He never lost his temper, abandoned self-control. Never screamed, shouted, yelled, never lashed out with his fists. Loss of control was weakness. Stayed calm. Not saints, any of the brothers, but not sinners. Could have ranted down the comms link when they were up and ready to spearhead an attack but the suiciders had not arrived to make the diversion: had been composed, ice-cold. Could have verbally thrashed Tomas when the little Estonian boy had lost the book in which the code frequencies for radio links were written, and the garbled words that would be used. The brothers had backtracked and had searched until the book was found – fallen from his pocket when he’d dropped his pants for a crap in the sand.

“Your call, Mum. I don’t argue. You choose, Mum.”

Might have had a knife stuck in his guts, and felt the pain of it around the blade, but his voice stayed steady. Would like to have thrown the money back into her lap, but needed it.

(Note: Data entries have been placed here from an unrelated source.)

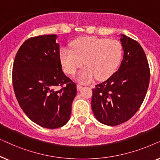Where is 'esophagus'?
I'll return each instance as SVG.
<instances>
[{
	"label": "esophagus",
	"mask_w": 160,
	"mask_h": 160,
	"mask_svg": "<svg viewBox=\"0 0 160 160\" xmlns=\"http://www.w3.org/2000/svg\"><path fill=\"white\" fill-rule=\"evenodd\" d=\"M82 85L81 84H77V89L78 91H80V89L82 88Z\"/></svg>",
	"instance_id": "esophagus-1"
}]
</instances>
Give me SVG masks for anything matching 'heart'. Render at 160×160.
<instances>
[{
	"instance_id": "heart-1",
	"label": "heart",
	"mask_w": 160,
	"mask_h": 160,
	"mask_svg": "<svg viewBox=\"0 0 160 160\" xmlns=\"http://www.w3.org/2000/svg\"><path fill=\"white\" fill-rule=\"evenodd\" d=\"M122 46L118 40L85 37L74 40L72 49L63 48L60 60L67 74H73L79 68L86 67L77 74L76 79L88 82L97 78L103 80L113 74L122 58Z\"/></svg>"
}]
</instances>
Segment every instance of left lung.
Here are the masks:
<instances>
[{
	"label": "left lung",
	"instance_id": "1",
	"mask_svg": "<svg viewBox=\"0 0 160 160\" xmlns=\"http://www.w3.org/2000/svg\"><path fill=\"white\" fill-rule=\"evenodd\" d=\"M120 42L123 50L120 67L92 90L93 115L108 126L130 119L143 102L149 84V67L143 49L124 34H121Z\"/></svg>",
	"mask_w": 160,
	"mask_h": 160
}]
</instances>
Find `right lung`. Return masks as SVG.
Returning <instances> with one entry per match:
<instances>
[{
	"label": "right lung",
	"instance_id": "1",
	"mask_svg": "<svg viewBox=\"0 0 160 160\" xmlns=\"http://www.w3.org/2000/svg\"><path fill=\"white\" fill-rule=\"evenodd\" d=\"M56 39L51 34L26 40L17 52L12 72L20 108L33 122L48 129L69 121L77 94L76 84L62 71Z\"/></svg>",
	"mask_w": 160,
	"mask_h": 160
}]
</instances>
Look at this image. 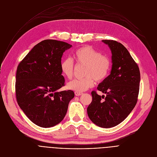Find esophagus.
I'll list each match as a JSON object with an SVG mask.
<instances>
[{
	"label": "esophagus",
	"mask_w": 157,
	"mask_h": 157,
	"mask_svg": "<svg viewBox=\"0 0 157 157\" xmlns=\"http://www.w3.org/2000/svg\"><path fill=\"white\" fill-rule=\"evenodd\" d=\"M75 95H76V96H81V95H82L83 93H81V92L75 91Z\"/></svg>",
	"instance_id": "esophagus-1"
}]
</instances>
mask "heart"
<instances>
[{"mask_svg":"<svg viewBox=\"0 0 157 157\" xmlns=\"http://www.w3.org/2000/svg\"><path fill=\"white\" fill-rule=\"evenodd\" d=\"M75 58L78 64L85 66L82 79H75L67 84L71 90L83 92L94 85L97 82L104 81L107 76L110 68L109 58L90 45H86L78 49L75 53ZM61 70L63 75L67 79H71L74 73L75 63L73 60L68 58L61 63Z\"/></svg>","mask_w":157,"mask_h":157,"instance_id":"b5f03b06","label":"heart"}]
</instances>
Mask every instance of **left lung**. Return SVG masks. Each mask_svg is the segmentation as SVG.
I'll return each instance as SVG.
<instances>
[{
  "mask_svg": "<svg viewBox=\"0 0 157 157\" xmlns=\"http://www.w3.org/2000/svg\"><path fill=\"white\" fill-rule=\"evenodd\" d=\"M112 52L110 74L91 92L93 101L87 108V115L96 125L110 128L121 123L136 106L139 93V66L127 48L115 40H104Z\"/></svg>",
  "mask_w": 157,
  "mask_h": 157,
  "instance_id": "8db88e82",
  "label": "left lung"
}]
</instances>
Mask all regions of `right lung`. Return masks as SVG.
I'll return each instance as SVG.
<instances>
[{"label":"right lung","instance_id":"right-lung-1","mask_svg":"<svg viewBox=\"0 0 157 157\" xmlns=\"http://www.w3.org/2000/svg\"><path fill=\"white\" fill-rule=\"evenodd\" d=\"M71 47L64 41L44 40L36 44L17 66V103L38 126L51 127L61 122L75 97L71 90L57 91L64 86L61 57Z\"/></svg>","mask_w":157,"mask_h":157}]
</instances>
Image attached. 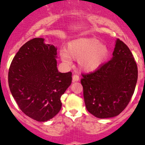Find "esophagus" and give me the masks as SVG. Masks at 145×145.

Now, she spoke, had a gentle lilt to her voice. She said, “I remember, Cameron, a service in the cathedral about two months after you had been welcomed to the choir. A Sunday service. Was so proud of you, and used to come to hear you sing and would sit somewhere you wouldn’t notice me. There was a sermon, a dean or a bishop. I did not know the Bible before you went to the choir. Always remember the text. It was Luke fifteen, the prodigal’s return. I thought it was rubbish. A kid goes away having badgered his father into forking out an advance on his inheritance. Spends it on tarts, comes home broke, but a softy father kills the fattened calf as celebration in spite of an elder brother bitching that it’s a bad response. Dad said, ‘We had to celebrate and be glad because this brother of yours was dead and is alive again. He was lost and is found . . .’ Didn’t hold with it then, and don’t now.”

“That it, Mum?”

“Play the prodigal if you want, but there’ll be no welcome here. I want you gone.”

Jonas might have dozed but the dog shifted and the movement alerted him . . . His phone screen was still blank. In the front they were both awake.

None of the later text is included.